* **YOUR GOAL**
In the essay on Season of Migration to the North, how many chapters is the book said to contain?

Sep 20, 2019 in History

Season of Migration to the North

Introduction

The conflict of interests between Western and Eastern cultures in the economy led to the establishment of the dual conception between the master and the slave. The edge of the 19th – 20th centuries is assigned as gaining the freedom by the colonies, despite their inner resources were exhausted. In literature, this period is famous as the post-colonial modernism and beginning of the postmodern. A long process of rehabilitation from the feeling of being the second-sort nation extended for few decades, but the local authority was not interested in sustainable development. Within this context, the book Season of Migration to the North by Tayeb Salih is valuable by the challenges and realities it depicts in an original manner. The paper will discuss the historical and intercultural retrospection of Mustafa and the de-colonization conflict between the South and North, embodied in the sexual and educational spheres.

General Analysis

The book Season of Migration to the North represents the Sudanese cognitive dissonance in various challenges people met after gaining the independence. Structurally, the book contains ten chapters, but there are some moments in which the text goes outside of the main conception, for example, in chapter 8. In fact, the collisions inside of the story touching Edward Said’s discussion on the Eastern and Western concepts of the “guest” or “other”. The author briefly demonstrates how the Western culture considers the oriental one and vice versa, and what are the benefits of being different in the West.

* **MATERIAL PROVIDED**
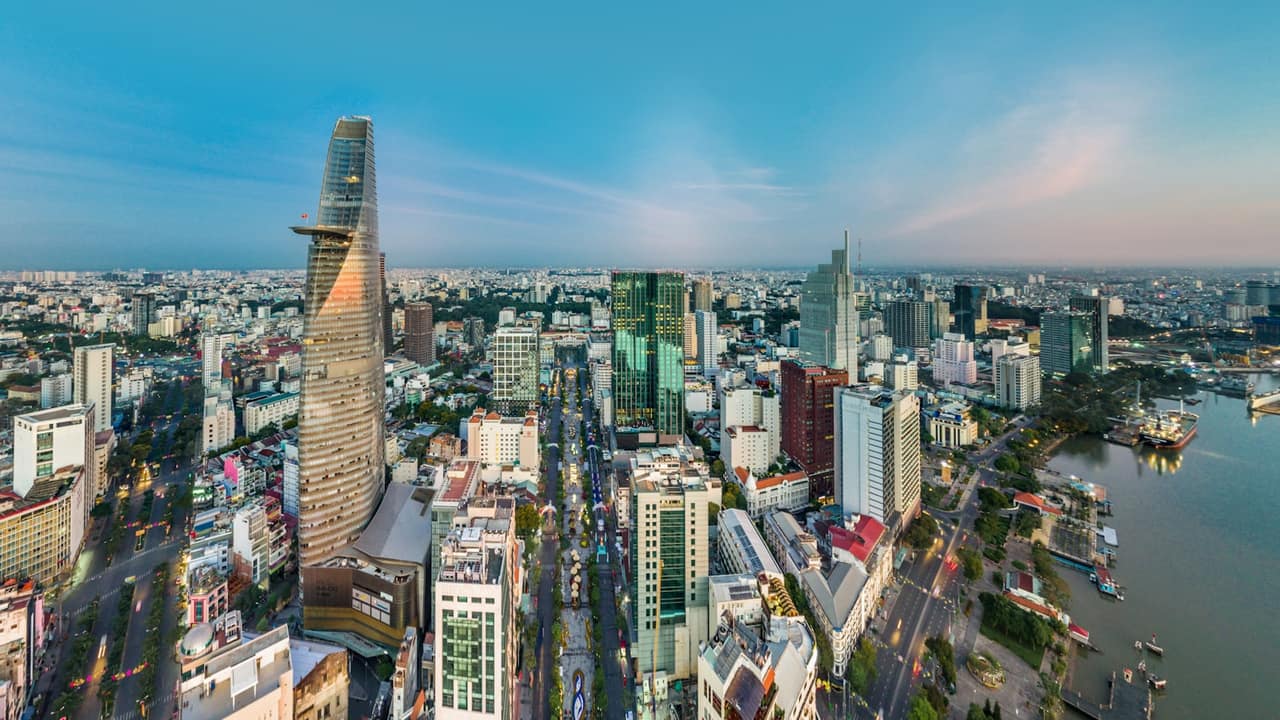 Ho Chi Minh City centre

* **PROBLEM SOLUTION**
Ten chapters.